If you aren’t familiar with essential oils and how to use them, here’s a quick run down. Most people who use essential oils breathe them in, but you can also place them on the skin to be absorbed. When using oils topically, you should dilute them, and if you want to inhale them make sure you diffuse them. If you prefer to apply the oils, it’s recommended to apply them to the tops of feet, arms, wrists, neck or behind the ear. Do not directly digest any essential oils until you have cleared it with your doctor, some are toxic if consumed by mouth. 

natural oils being diffused from an oil diffuser

What essential oils should I not use during pregnancy?

We know that there are oils that you want to stay away from completely during pregnancy. These oils can cause complications, such as uterine contractions, bleeding, and increased risk of miscarriage. You will want to stay way from oils such as:

  • camphor
  • basil fennel
  • clary sage
  • marjoram
  • mugwort
  • tarragon
  • caraway
  • cinnamon
  • thuja
  • pennyroyal
  • birch
  • wintergreen
  • nutmeg
  • juniper berry
  • hyssop
  • aniseed
  • sage
  • tansy
  • wormwood
  • parsley

If you have had any complications during your pregnancy such as diabetes, history of miscarriage, or heart problems; it’s best to stay away from aromatherapy completely.  

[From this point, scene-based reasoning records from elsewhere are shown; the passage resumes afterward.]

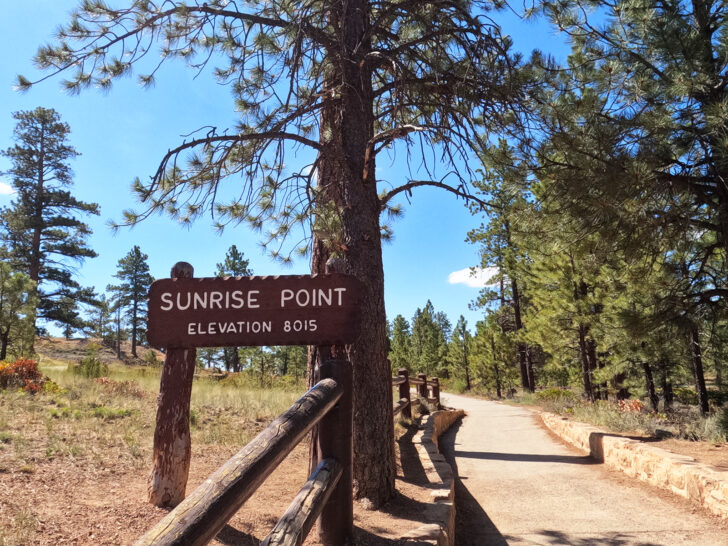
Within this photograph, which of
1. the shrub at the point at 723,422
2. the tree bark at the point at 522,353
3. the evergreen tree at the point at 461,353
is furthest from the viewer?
the evergreen tree at the point at 461,353

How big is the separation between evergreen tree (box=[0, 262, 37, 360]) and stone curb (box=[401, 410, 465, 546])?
49.6ft

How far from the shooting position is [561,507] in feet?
17.5

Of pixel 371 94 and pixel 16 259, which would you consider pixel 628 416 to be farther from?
pixel 16 259

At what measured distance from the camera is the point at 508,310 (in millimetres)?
29078

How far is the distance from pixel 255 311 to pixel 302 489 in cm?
103

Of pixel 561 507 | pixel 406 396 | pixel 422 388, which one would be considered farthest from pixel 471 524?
pixel 422 388

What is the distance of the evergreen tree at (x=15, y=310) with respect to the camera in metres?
15.8

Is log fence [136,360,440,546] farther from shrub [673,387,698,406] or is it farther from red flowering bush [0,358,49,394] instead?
shrub [673,387,698,406]

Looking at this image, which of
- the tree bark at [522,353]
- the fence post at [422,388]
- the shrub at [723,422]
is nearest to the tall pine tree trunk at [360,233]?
the shrub at [723,422]

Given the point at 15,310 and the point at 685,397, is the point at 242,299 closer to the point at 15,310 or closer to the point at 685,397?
the point at 15,310

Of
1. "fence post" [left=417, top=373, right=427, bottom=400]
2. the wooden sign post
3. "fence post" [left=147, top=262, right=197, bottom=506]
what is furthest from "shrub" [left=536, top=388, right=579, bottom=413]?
the wooden sign post

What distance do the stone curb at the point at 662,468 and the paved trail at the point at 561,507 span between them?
14cm

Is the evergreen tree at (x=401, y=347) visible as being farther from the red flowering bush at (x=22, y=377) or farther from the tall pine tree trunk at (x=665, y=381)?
the red flowering bush at (x=22, y=377)

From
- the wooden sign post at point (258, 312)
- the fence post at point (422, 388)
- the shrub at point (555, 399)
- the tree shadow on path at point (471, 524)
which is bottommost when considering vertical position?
the shrub at point (555, 399)
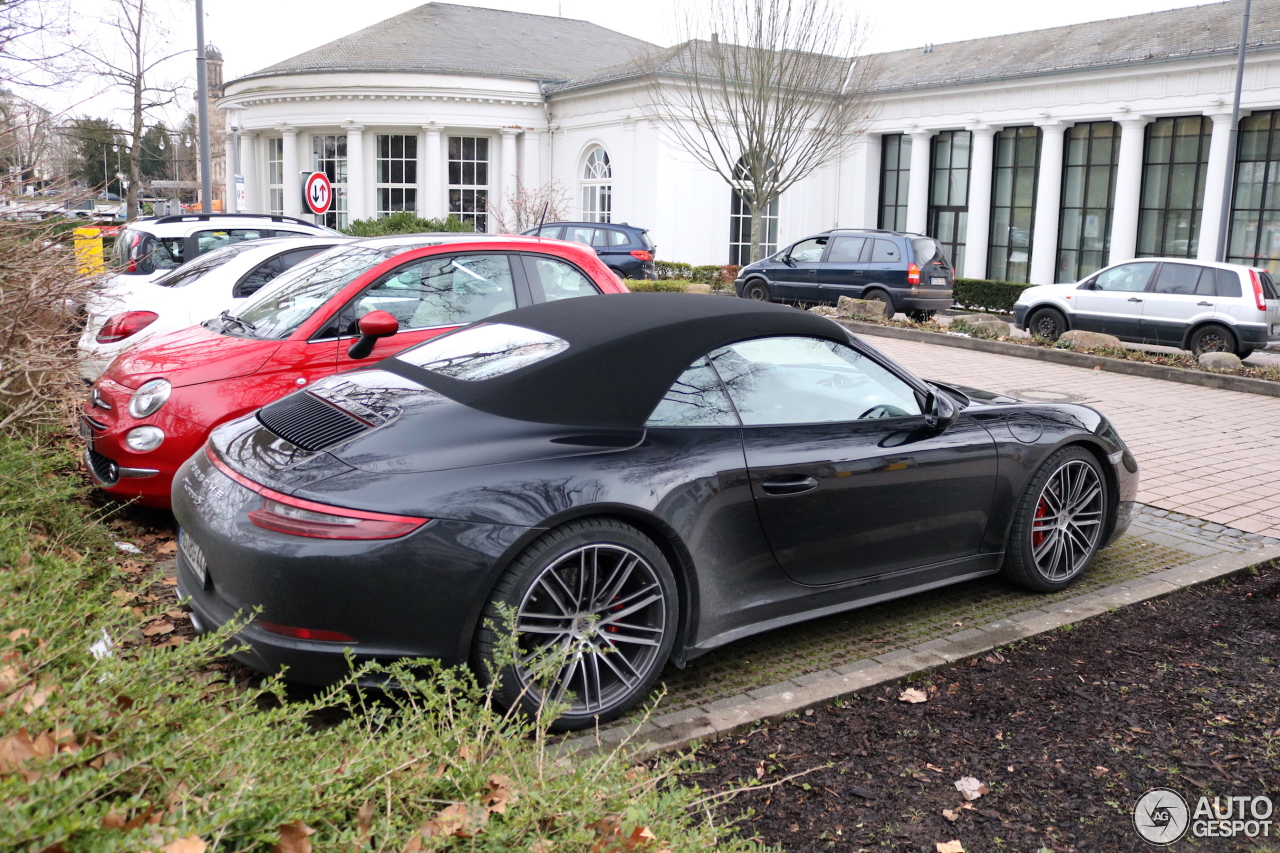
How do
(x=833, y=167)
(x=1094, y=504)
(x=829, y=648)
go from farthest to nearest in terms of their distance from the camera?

basil, fennel and lavender oils being produced in mason jars

What essential oils are safe to use during pregnancy?

During your first trimester, it’s a wise idea to hold off on the oils completely, but if you are in your second or third trimester there are some oils that are generally considered safe and can help you relax, sleep better, soothe muscles, treat hemorrhoids, and relieve nausea. It’s important to talk to your doctor first, but here’s a quick list of essential oils that are generally considered safe during pregnancy, and how they can help:

  • Peppermint can ease nausea and headaches. 
  • Lavender may help decrease anxiety levels and is known to help you relax and sleep well. 
  • Neroli lowers blood pressure and can help ease anxiety. 
  • Eucalyptus is great for relieving congestion.
  • Orange can help brighten your day by making you feel happy and calm.
  • Tea Tree oil shouldn’t be used during labor, but it’s an anti fungal and has antiviral properties.

When purchasing essential oils, it’s important to remember that they are not regulated by the FDA, so you will want to select carefully. Your doctor is a great resource and can not only help you to know what oils are ok to use, but also can guide you in the best place to purchase them. If the company you are looking to buy your oils from is clear on where the oils come from, can site studies done on their oils, and clearly list the ingredients (it should only include the oil itself and maybe a carrier oil), then it’s likely a reputable company. 

You will also want to look at the packaging of the oils, they should be sold in an amber colored glass bottle.  Never purchase oils sold in plastic bottles or clear glass. The oils are pretty potent and can break down plastic if it’s stored in a plastic bottle. The amber colored bottles will also help to protect the oils from possible UV light damage. 

As always, before trying any type of essential oils, give your doctor a call so they can help you evaluate if it’s a product that is safe for you.